• **What to do**: Find every line in the listing that contains the string "this" and copy each of those lines. Matches must have the same capitalization.

------------------------------

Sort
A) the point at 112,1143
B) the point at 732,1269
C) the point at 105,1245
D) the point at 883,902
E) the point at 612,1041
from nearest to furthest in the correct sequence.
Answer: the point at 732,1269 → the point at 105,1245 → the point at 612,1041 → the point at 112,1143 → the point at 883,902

------------------------------

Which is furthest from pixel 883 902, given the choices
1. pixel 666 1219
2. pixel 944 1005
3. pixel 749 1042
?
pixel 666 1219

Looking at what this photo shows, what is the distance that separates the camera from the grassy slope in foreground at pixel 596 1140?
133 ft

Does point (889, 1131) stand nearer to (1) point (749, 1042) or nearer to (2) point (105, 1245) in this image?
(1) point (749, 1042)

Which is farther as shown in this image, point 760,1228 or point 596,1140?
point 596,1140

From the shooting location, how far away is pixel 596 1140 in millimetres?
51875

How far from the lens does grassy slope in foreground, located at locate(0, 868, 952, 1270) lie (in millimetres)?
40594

------------------------------

• **Written answer**:
Looking at what this photo shows, what is the distance that separates the camera from the grassy slope in foreground at pixel 596 1140?
Does point (889, 1131) stand nearer to (1) point (749, 1042) or nearer to (2) point (105, 1245) in this image?
Which is farther as shown in this image, point 760,1228 or point 596,1140?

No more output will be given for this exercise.